“Ils ont volé mon enfance”: Le poids silencieux des violences sexuelles sur les enfants au Rwanda

Musanze, Rwanda dans une salle exiguë d’un centre d’accueil pour enfants en détresse, Aline baisse les yeux, sa voix se brise. À 15 ans, elle porte un fardeau que peu pourraient imaginer. “J’avais 9 ans quand mon oncle a commencé à venir me voir la nuit. Je ne comprenais pas.

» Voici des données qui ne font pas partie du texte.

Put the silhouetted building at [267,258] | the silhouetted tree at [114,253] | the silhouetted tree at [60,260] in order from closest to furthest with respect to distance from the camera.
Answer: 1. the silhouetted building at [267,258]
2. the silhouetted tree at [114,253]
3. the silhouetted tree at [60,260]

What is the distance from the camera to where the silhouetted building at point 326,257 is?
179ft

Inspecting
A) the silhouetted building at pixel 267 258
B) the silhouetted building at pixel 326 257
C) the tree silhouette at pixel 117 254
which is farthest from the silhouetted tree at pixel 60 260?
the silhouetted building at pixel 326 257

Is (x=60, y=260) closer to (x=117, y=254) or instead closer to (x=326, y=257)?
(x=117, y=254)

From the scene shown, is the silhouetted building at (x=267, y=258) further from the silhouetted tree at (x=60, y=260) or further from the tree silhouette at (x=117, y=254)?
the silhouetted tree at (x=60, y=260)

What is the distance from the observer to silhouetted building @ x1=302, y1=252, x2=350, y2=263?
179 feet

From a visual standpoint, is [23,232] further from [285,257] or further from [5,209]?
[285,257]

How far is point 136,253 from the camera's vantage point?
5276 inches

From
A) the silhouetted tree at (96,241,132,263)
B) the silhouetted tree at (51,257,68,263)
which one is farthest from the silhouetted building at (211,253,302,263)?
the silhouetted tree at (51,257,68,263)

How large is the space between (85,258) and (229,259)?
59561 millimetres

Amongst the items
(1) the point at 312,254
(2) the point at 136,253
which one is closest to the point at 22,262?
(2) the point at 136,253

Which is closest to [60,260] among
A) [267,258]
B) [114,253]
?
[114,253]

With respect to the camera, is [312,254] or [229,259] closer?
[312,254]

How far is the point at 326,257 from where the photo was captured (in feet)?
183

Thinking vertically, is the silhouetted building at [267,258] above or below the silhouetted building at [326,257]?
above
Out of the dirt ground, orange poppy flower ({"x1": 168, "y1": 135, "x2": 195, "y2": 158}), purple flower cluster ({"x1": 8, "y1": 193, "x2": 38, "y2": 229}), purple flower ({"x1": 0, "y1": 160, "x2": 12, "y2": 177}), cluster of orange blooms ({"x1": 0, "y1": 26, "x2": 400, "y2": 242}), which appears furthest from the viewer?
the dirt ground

Il disait que c’était normal, que je devais garder le silence.”

Aujourd’hui, elle lutte contre des cauchemars persistants, une grossesse non désirée et une confiance en elle détruite.

Le porte-parole du Bureau d’enquête du Rwanda (RIB), Dr Murangira B. Thierry, a annoncé que durant l’année 2023-2024, 4 567 dossiers relatifs à des abus sexuels sur enfants ont été traités.

Il a fait cette déclaration lors d’un échange avec les députés membres de la Commission de l’unité nationale, des droits de l’homme et de la prévention du génocide, dans le cadre de l’analyse du rapport annuel 2023-2024 de la Commission nationale des droits de l’homme.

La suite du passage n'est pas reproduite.